> About this exercise
Below are entries; copy exactly the lines from the one with "Remove the old blade" through the one with "5. String lights", both included, and leave out the rest.

═══

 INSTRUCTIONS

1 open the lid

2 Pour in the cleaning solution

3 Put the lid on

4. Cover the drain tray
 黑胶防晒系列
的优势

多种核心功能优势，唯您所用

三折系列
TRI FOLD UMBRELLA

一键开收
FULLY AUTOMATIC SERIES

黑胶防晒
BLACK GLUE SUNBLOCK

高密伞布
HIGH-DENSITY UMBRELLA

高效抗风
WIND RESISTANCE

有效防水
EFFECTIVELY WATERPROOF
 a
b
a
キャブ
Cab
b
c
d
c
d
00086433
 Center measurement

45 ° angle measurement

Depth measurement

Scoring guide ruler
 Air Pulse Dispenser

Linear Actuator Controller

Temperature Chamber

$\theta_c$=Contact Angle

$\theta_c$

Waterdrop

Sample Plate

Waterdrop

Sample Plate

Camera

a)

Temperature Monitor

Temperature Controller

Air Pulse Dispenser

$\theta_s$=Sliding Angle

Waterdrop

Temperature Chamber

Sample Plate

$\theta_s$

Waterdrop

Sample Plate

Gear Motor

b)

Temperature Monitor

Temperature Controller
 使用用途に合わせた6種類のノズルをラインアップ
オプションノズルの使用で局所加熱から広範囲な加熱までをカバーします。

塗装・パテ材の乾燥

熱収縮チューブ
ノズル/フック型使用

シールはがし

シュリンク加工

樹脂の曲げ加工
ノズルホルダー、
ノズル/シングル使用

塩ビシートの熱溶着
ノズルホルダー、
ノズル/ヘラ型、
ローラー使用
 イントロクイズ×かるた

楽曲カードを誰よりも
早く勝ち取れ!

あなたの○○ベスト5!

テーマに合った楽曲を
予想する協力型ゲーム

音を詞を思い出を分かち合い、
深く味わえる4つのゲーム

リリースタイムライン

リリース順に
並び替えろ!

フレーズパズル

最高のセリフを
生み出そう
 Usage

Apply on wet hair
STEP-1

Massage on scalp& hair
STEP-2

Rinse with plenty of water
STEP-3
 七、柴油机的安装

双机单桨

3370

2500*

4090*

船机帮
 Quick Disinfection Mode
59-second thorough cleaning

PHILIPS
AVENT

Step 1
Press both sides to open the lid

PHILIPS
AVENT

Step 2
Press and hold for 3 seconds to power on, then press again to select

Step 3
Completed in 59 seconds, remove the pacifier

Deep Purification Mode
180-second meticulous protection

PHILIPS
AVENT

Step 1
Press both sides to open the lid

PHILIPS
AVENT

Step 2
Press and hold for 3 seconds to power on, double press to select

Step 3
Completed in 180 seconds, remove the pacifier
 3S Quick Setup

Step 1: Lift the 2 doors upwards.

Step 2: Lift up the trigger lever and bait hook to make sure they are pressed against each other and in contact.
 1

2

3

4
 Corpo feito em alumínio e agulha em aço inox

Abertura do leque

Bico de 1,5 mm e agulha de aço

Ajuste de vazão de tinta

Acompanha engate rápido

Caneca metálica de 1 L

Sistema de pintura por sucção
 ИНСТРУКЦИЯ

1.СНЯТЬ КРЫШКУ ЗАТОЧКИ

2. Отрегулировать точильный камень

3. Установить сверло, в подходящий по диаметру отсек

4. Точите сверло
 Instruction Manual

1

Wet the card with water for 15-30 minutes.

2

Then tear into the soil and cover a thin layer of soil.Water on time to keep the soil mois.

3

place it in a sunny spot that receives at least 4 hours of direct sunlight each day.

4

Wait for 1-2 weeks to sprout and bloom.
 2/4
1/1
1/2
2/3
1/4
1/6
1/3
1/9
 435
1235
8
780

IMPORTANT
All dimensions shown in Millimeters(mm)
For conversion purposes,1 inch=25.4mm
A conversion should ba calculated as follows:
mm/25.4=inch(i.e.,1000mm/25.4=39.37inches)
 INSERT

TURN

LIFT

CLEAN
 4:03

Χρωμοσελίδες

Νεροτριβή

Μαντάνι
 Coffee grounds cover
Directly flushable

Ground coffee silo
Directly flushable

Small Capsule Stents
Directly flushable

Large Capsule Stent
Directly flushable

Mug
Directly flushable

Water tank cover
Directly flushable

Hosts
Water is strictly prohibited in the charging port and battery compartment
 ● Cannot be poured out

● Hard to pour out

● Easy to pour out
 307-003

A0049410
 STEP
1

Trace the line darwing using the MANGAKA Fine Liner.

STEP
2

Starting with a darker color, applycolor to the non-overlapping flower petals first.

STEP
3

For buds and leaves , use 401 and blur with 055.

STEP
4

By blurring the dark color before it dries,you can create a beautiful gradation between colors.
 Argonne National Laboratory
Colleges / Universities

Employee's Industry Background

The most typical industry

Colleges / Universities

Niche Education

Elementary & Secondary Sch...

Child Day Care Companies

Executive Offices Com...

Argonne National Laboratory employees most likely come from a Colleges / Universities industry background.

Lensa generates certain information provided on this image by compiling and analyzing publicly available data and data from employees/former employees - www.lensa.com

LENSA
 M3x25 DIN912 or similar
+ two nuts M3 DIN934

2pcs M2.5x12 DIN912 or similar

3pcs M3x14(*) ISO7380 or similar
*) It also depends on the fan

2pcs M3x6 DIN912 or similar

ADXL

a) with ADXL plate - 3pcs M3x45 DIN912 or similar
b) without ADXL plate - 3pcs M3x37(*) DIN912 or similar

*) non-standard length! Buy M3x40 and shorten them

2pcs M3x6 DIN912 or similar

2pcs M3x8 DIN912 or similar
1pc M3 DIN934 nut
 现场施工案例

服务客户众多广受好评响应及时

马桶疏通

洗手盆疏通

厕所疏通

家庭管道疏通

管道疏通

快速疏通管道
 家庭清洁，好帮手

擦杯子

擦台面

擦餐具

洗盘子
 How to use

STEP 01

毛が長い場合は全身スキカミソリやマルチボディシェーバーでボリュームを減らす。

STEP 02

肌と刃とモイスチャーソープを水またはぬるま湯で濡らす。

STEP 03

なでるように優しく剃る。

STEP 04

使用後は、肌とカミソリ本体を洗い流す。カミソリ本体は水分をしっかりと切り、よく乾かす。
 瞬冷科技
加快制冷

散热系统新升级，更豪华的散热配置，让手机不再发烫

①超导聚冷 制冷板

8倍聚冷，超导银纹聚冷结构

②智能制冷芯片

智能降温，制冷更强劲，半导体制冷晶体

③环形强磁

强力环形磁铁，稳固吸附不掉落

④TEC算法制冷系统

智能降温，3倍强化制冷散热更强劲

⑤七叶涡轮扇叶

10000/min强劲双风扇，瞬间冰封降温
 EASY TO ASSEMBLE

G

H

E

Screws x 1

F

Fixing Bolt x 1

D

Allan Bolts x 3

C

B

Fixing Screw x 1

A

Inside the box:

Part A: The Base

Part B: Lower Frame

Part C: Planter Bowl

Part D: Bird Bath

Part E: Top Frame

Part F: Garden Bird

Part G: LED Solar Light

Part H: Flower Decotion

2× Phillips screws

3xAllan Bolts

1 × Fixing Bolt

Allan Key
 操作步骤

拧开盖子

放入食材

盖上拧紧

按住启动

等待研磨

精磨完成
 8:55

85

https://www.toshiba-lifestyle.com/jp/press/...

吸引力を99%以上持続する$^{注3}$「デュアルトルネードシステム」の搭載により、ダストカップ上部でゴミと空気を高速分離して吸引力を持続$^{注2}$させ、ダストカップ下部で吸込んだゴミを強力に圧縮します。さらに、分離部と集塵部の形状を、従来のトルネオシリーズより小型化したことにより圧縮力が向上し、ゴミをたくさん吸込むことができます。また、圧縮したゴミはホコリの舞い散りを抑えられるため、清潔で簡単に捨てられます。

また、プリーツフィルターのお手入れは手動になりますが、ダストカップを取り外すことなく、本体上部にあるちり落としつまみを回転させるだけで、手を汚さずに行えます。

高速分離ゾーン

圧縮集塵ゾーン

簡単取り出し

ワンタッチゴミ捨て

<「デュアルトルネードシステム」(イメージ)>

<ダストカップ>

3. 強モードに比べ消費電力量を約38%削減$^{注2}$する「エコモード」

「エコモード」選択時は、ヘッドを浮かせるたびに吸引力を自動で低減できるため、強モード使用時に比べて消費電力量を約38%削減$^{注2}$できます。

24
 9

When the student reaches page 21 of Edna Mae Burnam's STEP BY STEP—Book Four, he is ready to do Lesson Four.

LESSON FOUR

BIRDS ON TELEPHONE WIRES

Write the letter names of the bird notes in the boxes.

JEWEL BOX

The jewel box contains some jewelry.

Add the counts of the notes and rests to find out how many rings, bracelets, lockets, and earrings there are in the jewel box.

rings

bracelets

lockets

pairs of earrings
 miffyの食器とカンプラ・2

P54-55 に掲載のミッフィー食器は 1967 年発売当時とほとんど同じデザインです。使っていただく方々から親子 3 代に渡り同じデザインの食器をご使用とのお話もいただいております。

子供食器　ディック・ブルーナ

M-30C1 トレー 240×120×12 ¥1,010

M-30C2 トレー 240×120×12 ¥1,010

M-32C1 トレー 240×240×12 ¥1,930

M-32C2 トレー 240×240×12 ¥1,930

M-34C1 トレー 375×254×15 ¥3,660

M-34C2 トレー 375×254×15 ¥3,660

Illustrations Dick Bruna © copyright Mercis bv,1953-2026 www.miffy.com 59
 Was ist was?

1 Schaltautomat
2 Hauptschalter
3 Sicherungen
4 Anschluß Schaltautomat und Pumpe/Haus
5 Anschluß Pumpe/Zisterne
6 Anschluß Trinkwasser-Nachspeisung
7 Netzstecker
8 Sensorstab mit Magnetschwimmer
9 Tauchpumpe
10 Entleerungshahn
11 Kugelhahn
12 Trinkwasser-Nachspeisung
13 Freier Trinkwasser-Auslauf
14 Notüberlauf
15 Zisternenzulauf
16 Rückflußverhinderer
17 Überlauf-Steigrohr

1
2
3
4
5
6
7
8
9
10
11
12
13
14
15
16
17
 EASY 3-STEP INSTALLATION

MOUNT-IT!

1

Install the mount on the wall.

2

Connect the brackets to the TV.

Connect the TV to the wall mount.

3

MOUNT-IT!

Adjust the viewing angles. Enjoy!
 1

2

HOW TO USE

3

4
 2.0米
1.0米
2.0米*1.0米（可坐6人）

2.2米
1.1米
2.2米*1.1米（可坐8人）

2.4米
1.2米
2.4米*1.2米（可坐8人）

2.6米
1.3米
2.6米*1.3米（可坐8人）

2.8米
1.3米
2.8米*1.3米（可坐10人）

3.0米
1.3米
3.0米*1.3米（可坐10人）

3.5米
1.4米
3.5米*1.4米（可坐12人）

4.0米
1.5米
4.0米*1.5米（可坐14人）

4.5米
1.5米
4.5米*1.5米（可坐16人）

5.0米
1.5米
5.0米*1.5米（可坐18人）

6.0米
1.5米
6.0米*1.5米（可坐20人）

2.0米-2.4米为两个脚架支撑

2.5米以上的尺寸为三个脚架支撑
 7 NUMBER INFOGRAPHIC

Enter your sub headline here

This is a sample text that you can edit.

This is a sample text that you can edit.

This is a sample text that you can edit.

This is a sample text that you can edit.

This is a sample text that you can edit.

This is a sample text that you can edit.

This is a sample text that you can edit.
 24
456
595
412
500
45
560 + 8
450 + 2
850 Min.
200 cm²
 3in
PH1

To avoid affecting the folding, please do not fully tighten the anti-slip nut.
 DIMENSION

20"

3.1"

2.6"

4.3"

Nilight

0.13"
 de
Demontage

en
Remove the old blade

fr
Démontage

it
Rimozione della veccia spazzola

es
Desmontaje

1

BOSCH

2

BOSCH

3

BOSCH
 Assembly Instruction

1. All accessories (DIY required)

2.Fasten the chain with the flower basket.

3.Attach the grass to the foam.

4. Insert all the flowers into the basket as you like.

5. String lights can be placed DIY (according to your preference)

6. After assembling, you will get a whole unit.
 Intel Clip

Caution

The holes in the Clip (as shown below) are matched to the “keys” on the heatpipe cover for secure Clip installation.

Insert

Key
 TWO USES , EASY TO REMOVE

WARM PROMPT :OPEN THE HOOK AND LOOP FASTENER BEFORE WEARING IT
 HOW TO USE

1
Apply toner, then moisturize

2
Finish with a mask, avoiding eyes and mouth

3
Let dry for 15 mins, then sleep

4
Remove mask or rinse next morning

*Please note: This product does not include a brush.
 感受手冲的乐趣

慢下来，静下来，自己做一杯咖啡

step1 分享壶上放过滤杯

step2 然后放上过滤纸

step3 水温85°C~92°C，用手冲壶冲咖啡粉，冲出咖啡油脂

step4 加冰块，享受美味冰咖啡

═══

> Problem solution
Remove the old blade

fr
Démontage

it
Rimozione della veccia spazzola

es
Desmontaje

1

BOSCH

2

BOSCH

3

BOSCH
 Assembly Instruction

1. All accessories (DIY required)

2.Fasten the chain with the flower basket.

3.Attach the grass to the foam.

4. Insert all the flowers into the basket as you like.

5. String lights can be placed DIY (according to your preference)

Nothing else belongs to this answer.